El despacho de la jueza
estaba vacío, claro, pero no tenía tiempo que perder. Al fondo del
pasillo, detrás de una firme mesa de nogal, había un cuadro. El
joven lo descolgó con firmeza, sin hacer el menor ruido. Tras él se
escondía una caja fuerte antigua, un modelo de esos que usaban una
frecuencia de números. El cuadro quedó suspendido en el aire, y una
vez más la ganzúa que llevaba escondida en el pelo flotó hasta su
mano.
No era complicado forzar
una de esas, al menos para alguien que ya tenía experiencia. Lo
dificil era conseguir borrar las pruebas de que había sido abierta
sin permiso. Un par de minutos con el afilado hierro y la compuerta
cedió. Ahora solo quedaba restaurar las piezas a su forma original,
de forma que se cerrara sin la llave. Dentro había una jugosa
colección de lingotes de oro y bonos de racionamiento y de
inversión, y toda una fortuna en medicamentos.
Pero el joven lo que
necesitaba era otra pieza, un pequeño objeto hexagonal con una rosa
negra grabada en el centro.

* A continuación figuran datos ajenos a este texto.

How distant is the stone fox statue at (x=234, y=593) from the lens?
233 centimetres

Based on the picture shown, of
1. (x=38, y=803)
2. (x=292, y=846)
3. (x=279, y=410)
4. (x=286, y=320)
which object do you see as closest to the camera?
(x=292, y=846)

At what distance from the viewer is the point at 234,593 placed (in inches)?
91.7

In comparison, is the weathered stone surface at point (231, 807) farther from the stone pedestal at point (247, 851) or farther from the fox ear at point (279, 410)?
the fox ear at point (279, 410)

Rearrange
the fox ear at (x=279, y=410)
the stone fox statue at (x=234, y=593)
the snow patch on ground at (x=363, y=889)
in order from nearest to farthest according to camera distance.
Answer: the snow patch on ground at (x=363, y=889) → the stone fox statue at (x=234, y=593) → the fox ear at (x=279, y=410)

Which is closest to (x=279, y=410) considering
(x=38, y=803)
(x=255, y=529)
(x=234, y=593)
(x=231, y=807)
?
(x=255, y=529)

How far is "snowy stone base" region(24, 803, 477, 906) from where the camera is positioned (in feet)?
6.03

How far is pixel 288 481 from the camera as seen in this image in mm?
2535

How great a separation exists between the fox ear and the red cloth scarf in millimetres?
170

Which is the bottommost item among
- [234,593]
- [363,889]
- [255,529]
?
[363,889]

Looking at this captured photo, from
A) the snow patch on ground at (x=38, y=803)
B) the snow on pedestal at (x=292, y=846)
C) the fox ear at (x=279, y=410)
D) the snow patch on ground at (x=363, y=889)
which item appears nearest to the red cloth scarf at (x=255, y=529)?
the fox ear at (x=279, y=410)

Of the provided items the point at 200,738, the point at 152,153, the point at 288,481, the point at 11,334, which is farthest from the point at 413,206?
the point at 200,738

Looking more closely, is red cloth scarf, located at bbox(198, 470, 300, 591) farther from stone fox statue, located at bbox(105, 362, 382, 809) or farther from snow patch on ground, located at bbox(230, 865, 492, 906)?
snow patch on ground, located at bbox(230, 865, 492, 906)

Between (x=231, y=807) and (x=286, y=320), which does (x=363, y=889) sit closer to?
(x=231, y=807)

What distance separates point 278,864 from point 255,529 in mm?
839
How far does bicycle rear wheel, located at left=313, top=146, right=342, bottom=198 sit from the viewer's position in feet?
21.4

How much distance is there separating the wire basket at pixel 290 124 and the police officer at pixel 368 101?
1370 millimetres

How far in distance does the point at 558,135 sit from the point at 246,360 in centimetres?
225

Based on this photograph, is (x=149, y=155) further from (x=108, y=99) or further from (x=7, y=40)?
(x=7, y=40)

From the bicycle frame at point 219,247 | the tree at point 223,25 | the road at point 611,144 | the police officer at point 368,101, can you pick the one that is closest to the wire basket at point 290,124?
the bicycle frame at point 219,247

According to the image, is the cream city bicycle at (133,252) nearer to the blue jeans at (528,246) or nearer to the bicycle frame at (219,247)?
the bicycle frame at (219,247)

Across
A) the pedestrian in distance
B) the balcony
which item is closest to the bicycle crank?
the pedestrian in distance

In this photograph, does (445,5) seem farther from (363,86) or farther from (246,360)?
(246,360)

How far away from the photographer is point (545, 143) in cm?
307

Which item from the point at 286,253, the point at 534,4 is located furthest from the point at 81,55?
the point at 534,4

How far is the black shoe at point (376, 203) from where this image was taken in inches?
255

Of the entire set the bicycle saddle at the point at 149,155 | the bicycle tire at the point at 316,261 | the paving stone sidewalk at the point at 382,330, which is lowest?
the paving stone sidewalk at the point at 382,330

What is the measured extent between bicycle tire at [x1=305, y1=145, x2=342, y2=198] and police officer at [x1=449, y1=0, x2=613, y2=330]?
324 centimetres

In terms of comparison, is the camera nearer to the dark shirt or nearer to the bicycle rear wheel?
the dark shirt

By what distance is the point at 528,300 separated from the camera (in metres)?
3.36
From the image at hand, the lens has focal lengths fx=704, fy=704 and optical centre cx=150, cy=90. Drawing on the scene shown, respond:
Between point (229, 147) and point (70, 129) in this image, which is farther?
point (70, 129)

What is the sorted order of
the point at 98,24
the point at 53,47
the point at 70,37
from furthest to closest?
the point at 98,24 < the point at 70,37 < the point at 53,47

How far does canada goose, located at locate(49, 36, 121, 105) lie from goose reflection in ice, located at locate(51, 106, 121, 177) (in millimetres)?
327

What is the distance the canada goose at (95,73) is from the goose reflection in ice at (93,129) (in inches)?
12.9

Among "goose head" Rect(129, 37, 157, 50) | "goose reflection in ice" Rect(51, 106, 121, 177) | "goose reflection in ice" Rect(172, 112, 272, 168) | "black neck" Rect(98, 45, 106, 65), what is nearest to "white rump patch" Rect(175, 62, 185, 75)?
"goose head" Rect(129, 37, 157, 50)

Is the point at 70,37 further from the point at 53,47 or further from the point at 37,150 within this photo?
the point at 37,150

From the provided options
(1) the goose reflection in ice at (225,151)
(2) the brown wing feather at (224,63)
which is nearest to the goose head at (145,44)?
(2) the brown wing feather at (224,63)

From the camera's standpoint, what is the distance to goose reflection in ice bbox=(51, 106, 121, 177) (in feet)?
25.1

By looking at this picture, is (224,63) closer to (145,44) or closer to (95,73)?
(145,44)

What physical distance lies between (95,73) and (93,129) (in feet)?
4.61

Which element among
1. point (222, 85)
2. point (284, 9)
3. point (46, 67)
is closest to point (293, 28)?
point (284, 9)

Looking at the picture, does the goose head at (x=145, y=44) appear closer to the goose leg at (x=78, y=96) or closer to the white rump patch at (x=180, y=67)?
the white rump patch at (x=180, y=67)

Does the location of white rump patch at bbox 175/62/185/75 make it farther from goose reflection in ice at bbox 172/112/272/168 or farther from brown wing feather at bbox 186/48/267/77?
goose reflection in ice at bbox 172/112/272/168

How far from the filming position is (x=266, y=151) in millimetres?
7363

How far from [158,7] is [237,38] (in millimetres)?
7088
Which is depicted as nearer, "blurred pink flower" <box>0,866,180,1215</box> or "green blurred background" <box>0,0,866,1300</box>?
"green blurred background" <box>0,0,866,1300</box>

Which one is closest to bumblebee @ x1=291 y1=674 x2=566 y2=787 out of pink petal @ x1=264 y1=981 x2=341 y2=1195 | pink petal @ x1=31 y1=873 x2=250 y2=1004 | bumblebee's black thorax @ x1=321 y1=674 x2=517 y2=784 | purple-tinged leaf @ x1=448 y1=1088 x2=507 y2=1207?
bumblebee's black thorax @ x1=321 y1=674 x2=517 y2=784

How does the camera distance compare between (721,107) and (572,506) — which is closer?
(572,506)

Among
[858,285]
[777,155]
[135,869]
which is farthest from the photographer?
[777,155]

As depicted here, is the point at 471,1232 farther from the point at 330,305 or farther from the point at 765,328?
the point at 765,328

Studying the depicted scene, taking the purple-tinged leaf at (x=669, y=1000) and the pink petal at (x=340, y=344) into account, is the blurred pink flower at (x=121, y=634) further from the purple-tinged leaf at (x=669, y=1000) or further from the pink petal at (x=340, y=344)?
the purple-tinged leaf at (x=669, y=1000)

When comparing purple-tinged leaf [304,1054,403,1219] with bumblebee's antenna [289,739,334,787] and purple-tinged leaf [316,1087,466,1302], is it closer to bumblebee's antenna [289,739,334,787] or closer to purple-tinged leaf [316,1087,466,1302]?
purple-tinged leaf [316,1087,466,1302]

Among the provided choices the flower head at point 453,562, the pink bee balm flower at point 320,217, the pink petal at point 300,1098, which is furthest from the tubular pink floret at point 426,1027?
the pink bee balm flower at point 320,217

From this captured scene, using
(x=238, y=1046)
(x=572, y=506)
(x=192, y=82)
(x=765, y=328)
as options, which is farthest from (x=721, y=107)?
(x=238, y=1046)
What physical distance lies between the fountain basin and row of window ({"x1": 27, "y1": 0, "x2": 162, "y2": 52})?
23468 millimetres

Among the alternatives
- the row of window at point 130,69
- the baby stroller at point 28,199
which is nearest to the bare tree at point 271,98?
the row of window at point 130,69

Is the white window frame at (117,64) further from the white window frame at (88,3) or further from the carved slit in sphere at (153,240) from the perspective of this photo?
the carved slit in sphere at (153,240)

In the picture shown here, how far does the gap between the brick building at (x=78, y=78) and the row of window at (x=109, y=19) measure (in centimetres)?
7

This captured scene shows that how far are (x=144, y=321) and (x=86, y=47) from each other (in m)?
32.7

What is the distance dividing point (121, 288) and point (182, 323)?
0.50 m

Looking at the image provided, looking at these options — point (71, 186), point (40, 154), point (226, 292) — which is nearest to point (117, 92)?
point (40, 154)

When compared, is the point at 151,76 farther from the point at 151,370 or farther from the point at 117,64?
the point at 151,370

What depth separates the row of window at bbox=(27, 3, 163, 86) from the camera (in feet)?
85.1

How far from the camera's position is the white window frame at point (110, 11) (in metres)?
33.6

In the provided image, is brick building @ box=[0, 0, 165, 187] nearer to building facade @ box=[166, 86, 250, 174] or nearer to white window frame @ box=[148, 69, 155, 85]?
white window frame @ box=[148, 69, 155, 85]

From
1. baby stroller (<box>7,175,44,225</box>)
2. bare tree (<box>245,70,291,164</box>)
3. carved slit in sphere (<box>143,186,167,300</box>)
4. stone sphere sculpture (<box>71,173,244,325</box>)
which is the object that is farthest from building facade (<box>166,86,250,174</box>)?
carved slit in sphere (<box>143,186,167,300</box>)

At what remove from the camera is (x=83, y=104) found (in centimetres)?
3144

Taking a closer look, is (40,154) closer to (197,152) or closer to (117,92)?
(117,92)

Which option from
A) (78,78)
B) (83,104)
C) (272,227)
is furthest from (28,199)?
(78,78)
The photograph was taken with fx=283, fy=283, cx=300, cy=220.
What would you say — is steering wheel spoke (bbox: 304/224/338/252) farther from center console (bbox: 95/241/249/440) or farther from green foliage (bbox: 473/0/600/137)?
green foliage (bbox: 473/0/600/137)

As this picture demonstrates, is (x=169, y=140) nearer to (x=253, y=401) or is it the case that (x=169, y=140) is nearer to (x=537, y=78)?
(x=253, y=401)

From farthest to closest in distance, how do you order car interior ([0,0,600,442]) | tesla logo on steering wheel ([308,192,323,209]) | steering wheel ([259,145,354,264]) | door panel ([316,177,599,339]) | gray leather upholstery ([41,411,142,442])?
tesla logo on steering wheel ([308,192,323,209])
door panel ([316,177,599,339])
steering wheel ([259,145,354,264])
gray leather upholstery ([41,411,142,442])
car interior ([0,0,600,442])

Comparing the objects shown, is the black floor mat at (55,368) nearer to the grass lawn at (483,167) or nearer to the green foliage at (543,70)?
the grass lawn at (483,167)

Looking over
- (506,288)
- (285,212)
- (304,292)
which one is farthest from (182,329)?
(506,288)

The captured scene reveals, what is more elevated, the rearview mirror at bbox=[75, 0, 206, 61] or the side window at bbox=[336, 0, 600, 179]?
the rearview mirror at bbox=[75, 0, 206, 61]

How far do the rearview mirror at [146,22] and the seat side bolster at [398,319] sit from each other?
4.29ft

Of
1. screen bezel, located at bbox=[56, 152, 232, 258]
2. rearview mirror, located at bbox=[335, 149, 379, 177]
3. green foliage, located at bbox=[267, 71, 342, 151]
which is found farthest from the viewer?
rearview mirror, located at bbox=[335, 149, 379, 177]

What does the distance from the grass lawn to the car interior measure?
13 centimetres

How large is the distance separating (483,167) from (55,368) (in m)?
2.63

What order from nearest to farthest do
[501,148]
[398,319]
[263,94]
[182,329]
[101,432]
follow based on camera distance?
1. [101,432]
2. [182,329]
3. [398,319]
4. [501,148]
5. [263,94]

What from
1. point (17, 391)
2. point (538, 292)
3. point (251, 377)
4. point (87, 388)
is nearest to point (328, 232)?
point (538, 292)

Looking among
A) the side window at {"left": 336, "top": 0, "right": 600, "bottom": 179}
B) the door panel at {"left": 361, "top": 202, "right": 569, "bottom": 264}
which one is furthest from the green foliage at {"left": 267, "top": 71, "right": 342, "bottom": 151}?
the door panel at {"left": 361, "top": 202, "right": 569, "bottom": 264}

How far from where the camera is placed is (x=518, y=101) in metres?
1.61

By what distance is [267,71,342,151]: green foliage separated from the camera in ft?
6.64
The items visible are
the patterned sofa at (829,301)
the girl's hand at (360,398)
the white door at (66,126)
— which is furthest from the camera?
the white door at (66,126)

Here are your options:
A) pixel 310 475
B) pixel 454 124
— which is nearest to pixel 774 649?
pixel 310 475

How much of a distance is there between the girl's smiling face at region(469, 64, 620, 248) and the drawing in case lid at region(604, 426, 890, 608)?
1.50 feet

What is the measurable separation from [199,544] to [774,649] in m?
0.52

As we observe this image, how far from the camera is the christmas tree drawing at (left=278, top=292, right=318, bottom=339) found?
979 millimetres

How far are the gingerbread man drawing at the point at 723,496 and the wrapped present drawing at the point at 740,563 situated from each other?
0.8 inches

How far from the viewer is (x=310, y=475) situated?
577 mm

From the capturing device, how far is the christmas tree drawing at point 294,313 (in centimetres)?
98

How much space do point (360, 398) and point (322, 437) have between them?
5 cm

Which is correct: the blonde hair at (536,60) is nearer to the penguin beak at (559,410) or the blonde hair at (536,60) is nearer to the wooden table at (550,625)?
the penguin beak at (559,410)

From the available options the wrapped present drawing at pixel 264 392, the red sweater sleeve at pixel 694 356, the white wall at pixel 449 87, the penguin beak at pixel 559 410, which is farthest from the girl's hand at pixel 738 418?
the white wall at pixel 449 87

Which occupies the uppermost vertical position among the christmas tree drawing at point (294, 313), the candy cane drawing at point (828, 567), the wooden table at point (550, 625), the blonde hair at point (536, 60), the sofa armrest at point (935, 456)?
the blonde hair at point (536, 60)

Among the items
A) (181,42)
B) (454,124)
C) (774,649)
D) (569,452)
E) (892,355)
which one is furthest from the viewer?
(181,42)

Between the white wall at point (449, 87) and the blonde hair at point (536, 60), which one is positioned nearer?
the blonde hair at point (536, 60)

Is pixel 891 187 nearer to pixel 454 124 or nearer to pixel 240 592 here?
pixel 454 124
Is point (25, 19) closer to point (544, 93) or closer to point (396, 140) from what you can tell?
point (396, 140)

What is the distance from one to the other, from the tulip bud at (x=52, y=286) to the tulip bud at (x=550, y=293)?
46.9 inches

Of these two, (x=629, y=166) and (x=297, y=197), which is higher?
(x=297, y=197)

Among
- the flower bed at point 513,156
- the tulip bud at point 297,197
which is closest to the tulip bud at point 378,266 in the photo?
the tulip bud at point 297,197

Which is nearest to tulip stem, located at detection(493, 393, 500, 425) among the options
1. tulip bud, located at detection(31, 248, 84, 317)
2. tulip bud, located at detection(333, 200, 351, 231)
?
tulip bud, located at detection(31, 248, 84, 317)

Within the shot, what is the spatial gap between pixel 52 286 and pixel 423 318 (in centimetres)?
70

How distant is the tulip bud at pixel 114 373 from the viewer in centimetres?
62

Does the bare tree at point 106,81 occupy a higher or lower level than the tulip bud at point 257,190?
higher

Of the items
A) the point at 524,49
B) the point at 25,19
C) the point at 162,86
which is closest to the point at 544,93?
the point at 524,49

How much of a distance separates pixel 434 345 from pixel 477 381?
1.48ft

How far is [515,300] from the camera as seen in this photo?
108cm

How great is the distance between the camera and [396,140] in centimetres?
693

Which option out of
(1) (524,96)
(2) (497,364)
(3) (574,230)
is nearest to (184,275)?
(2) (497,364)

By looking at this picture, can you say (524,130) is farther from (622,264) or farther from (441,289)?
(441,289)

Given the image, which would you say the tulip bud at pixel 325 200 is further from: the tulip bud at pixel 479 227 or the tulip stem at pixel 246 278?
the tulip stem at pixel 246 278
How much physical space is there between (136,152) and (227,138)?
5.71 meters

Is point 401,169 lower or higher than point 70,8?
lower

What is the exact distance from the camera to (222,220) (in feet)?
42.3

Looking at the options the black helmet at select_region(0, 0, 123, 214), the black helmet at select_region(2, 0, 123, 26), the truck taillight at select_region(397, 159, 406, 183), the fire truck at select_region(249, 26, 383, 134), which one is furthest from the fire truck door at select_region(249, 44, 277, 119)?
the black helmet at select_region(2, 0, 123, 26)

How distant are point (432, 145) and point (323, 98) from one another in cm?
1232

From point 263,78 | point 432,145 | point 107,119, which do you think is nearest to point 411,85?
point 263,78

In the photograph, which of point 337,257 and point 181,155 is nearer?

Era una insignia del Ministerio,
pero tenía más funciones que la de servir de adorno a los miembos
del Partido. Al presionar el pulgar contra el envés, una
pantalla holográfica saltó hacia arriba, iluminando la estancia con
aquella esfera cibernética.
Funcionaba de manera
similiar a una PDA, una agenda electrónica. Tenía grabados
distintos apartados en una compleja interfaz de luz azulada. Allen
movió sus dedos agilmente hasta encontrar lo que buscaba. Como había
sospechado, había Procuradores investigando las anomalías en las
misiones secretas de Arca. El Gobierno tenía ojos en
todas partes. Uno de ellos había sido asignado a la misión de
Bruselas.
No fue dificil preparar
el montaje. Un directorio cambiado, una ruta de dirección mal
escrita... Fallos, que a menudo cometían los funcionarios que
redactaban estos informes. A veces, no era de extrañar que una orden
se traspapelara y se perdiera, y que pasaran meses (Años, incluso)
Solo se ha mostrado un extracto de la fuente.